A balance of powers, clear accountability, a framework for decision-making: these are some of the fundamental building blocks of good governance. They apply just as much to the boardroom as they do to the halls of Congress, and thanks to Sarbanes-Oxley, companies have spent plenty of time addressing corporate governance.
Less visible but no less urgent is the related issue of IT governance. Although its roots lie in such long-established practices as the formation of IT steering committees, the broader arena of IT governance — which spans everything from strategy formation to purchasing decisions to staffing levels to project management—is now a hot topic of conversation among CFOs, CIOs, and other senior executives.
According to a report from PricewaterhouseCoopers for the IT Governance Institute (ITGI), 83 percent of the 276 organizations surveyed worldwide have implemented or are considering deploying some form of IT governance. Vendors, naturally, are taking advantage of companies' desire to create a basic decision-making and accountability framework for technology management and use by offering a range of software products that purport to do some or all of that. But analysts and customers caution that these tools play, at best, a supporting role. The primary challenges are organizational and managerial.
Driving the trend is a pervading sense that despite tighter fiscal controls, companies still lack a clear view of IT spending. When asked what problems their organizations had experienced in IT in the past 12 months, 41 percent of respondents cited an "inadequate view on how well IT is performing" and 40 percent cited "operational failures of IT."
There is evidence that IT governance can solve such problems. A 2003 study of 250 large enterprises conducted by Gartner and the Massachusetts Institute of Technology showed that companies with well-designed governance programs have at least 20 percent higher profits than those with poor governance, given the same strategic objectives.
Key components of IT governance include resource, asset, and project-portfolio management; risk management; accountability; improved alignment between IT and business goals; and measurement of the value created by technology initiatives. Laudable goals, to be sure, but is "IT governance" just a fancy label applied to the long-standing mission of those aforementioned steering committees? Marios Damianides, international president of the ITGI, a Rolling Meadows, Illinois, organization that helps enterprises plan governance programs, says no. "Given today's environment in terms of regulations and the business demands placed on IT, things are very different than in the days when the IT committee was the sole governance element," he says. When many of those committees were formed, IT was expected to be an autonomous cost center that quietly did its job keeping systems running. "Today, it's more value-driven," says Damianides. "The focus is now on the value that IT can add to the corporation and assessing its quantifiable results."

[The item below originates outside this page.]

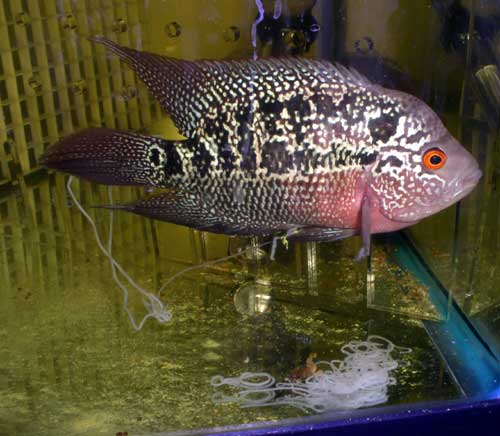 NEW DISCOVERED CURES FOR XEXA PROBLEMS OF FLOWERHORN FISH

Even as companies demand more, they are spending less. An annual survey by Gartner showed that IT spending declined in 2002 and 2003, and was flat last year. "In that environment, you need to make hard decisions on where to spend," says Mark McDonald, group vice president and head of research at Gartner Executive Programs.
Industry analysts say the governance model of choice emerging at many organizations splits decision-making among IT, finance, and lines of business. "The focus now is on having much more of an open, shared decision-making environment" that usually includes the CIO, CFO, and business-line executives, says Brian Burke, vice president (international) of enterprise planning and architecture strategies at Meta Group. It's a structured, collaborative approach in which an executive council evaluates and prioritizes IT projects and spending based on the changing needs of the organization. In many cases, experts say, governance councils will strive for balanced portfolios of low-risk and high-risk IT investments, evaluating investments periodically to determine whether they're still warranted.
Another goal is to move away from silo spending, in which various business units exercise autonomy with little regard for standardization or integration. But many of those approaches grew out of the difficulty of establishing a master plan that meets every department's needs. The pendulum of IT strategy has long swung between centralization and decentralization. Current governance efforts, in fact, may benefit from the relatively long history of quasi failures, as most companies have had plenty of opportunity to learn things the hard way.
Employment-services provider Manpower Inc. of Milwaukee has developed an IT-governance program (dubbed the "Manpower Way") to control technology spending and ensure that IT projects align with business needs and are deployed in a consistent way around the world. Manpower's governance is based on a "global/local" model, which keeps technology decision-making at a high level but allows for some autonomy at facilities around the world, so that Manpower offices in different countries can gear applications to home markets, says CIO Rick Davidson. This allows Manpower to get economies of scale through enterprisewide IT purchases and lets branches modify applications as needed.